Zitierter Text =>
- - -
Besteht nach dem Urteil des Bundesverfassungsgerichts für Unternehmen mit bis zu 20 Mitarbeitern Handlungsbedarf? Was können diese tun, um ihre Nachfolge jetzt bestmöglich zu regeln?
Elke Volland: Momentan ist die begünstigte Übertragung von Betriebsvermögen noch möglich. Daher raten wir kleineren Unternehmen, bei denen eine Nachfolge ansteht, jetzt zügig zu übertragen, weil hier mit einer Verschärfung zu rechnen ist. Sie werden künftig unter die Lohnsummenklausel fallen. Sie sollten deshalb jetzt einen Schenkungsvertrag machen und Unternehmensanteile auf den Nachfolger übertragen. Das geht in der Regel mit einer Änderung des Gesellschaftervertrags einher. Übertragungen sollten jedoch unbedingt mit einer Widerrufsklausel versehen werden für den Fall, dass die Begünstigung durch die gesetzliche Neuregelung rückwirkend entfällt. Einen Schenkungsvertrag nur vorzubereiten und in die Schublade zu legen, halte ich dagegen für riskant, da der Gesetzgeber zügig in das Gesetzgebungsverfahren einsteigen wird.
- - -
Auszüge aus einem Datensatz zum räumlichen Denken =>
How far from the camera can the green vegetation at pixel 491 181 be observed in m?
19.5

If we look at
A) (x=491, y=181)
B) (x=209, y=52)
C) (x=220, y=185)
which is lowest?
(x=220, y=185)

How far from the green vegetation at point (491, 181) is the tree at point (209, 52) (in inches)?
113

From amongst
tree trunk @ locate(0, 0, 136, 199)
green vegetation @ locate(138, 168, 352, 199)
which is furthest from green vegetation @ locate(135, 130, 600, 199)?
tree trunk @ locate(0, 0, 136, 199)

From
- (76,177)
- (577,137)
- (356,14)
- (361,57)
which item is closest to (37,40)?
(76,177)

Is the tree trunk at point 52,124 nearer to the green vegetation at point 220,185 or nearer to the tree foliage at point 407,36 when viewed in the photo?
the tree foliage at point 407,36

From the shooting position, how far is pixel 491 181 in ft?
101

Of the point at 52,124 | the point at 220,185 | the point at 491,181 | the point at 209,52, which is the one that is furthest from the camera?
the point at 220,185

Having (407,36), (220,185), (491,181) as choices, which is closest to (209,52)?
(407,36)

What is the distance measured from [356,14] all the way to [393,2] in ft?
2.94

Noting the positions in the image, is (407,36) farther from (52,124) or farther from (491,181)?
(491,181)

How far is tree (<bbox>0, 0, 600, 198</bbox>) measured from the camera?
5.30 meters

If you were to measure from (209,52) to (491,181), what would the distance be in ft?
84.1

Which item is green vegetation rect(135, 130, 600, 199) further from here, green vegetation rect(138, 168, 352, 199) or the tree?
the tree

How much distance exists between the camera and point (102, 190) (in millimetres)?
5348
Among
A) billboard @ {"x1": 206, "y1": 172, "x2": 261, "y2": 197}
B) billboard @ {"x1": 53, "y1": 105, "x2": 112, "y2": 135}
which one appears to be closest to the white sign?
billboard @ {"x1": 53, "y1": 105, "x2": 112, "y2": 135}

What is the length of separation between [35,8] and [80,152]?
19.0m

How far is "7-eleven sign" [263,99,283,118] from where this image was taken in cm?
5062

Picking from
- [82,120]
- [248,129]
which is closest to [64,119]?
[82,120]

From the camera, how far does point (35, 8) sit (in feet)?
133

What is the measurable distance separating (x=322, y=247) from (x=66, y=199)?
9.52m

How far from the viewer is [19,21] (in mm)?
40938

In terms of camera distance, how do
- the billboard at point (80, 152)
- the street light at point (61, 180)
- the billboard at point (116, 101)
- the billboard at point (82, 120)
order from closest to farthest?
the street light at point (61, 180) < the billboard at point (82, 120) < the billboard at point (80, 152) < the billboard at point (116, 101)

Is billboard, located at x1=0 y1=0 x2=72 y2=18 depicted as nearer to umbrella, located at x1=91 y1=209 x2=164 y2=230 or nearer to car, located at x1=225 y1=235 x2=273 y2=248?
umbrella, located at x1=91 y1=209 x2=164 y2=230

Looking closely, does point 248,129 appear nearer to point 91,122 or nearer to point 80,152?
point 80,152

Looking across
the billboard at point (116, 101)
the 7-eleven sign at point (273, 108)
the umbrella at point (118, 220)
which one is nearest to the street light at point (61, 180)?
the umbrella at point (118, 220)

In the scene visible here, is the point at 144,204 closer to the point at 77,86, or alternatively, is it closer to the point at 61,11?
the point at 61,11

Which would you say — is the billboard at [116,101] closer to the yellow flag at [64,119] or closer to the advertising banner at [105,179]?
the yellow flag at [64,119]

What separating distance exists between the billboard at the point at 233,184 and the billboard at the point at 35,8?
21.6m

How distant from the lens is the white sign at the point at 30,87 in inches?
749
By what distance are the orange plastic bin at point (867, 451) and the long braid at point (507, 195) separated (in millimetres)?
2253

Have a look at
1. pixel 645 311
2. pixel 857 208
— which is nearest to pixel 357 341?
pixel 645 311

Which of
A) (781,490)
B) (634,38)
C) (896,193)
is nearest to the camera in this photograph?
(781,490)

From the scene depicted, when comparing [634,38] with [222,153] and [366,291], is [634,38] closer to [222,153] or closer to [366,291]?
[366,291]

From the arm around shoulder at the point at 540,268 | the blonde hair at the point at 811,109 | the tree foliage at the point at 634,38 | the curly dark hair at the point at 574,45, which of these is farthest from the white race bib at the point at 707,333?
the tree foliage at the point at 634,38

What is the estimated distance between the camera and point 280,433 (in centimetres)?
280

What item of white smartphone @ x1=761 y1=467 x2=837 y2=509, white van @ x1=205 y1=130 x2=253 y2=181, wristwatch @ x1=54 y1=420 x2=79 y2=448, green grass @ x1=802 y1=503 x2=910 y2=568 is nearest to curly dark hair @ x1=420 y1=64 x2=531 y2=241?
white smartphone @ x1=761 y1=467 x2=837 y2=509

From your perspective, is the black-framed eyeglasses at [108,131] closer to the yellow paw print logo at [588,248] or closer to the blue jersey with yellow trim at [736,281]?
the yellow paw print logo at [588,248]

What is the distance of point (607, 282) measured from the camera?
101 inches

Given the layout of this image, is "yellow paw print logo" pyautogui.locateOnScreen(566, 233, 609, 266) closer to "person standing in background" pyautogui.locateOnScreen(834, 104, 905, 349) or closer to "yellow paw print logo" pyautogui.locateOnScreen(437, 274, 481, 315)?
- - -
Die Aufgaben =>
• a. Zitiere aus dem Text zur Unternehmensnachfolge wörtlich den Abschnitt, der bei „Elke Volland: Momentan“ beginnt und mit „Gesetzgebungsverfahren einsteigen wird.“ endet.
• b. Nenne alle Verträge und Klauseln, die der Text zur Unternehmensnachfolge mit Namen anführt.
Das Material steht für sich und gehört nicht zum Text.

Lösungen je Aufgabe =>
• a.
Elke Volland: Momentan ist die begünstigte Übertragung von Betriebsvermögen noch möglich. Daher raten wir kleineren Unternehmen, bei denen eine Nachfolge ansteht, jetzt zügig zu übertragen, weil hier mit einer Verschärfung zu rechnen ist. Sie werden künftig unter die Lohnsummenklausel fallen. Sie sollten deshalb jetzt einen Schenkungsvertrag machen und Unternehmensanteile auf den Nachfolger übertragen. Das geht in der Regel mit einer Änderung des Gesellschaftervertrags einher. Übertragungen sollten jedoch unbedingt mit einer Widerrufsklausel versehen werden für den Fall, dass die Begünstigung durch die gesetzliche Neuregelung rückwirkend entfällt. Einen Schenkungsvertrag nur vorzubereiten und in die Schublade zu legen, halte ich dagegen für riskant, da der Gesetzgeber zügig in das Gesetzgebungsverfahren einsteigen wird.

• b. Schenkungsvertrag, Gesellschaftervertrag, Lohnsummenklausel, Widerrufsklausel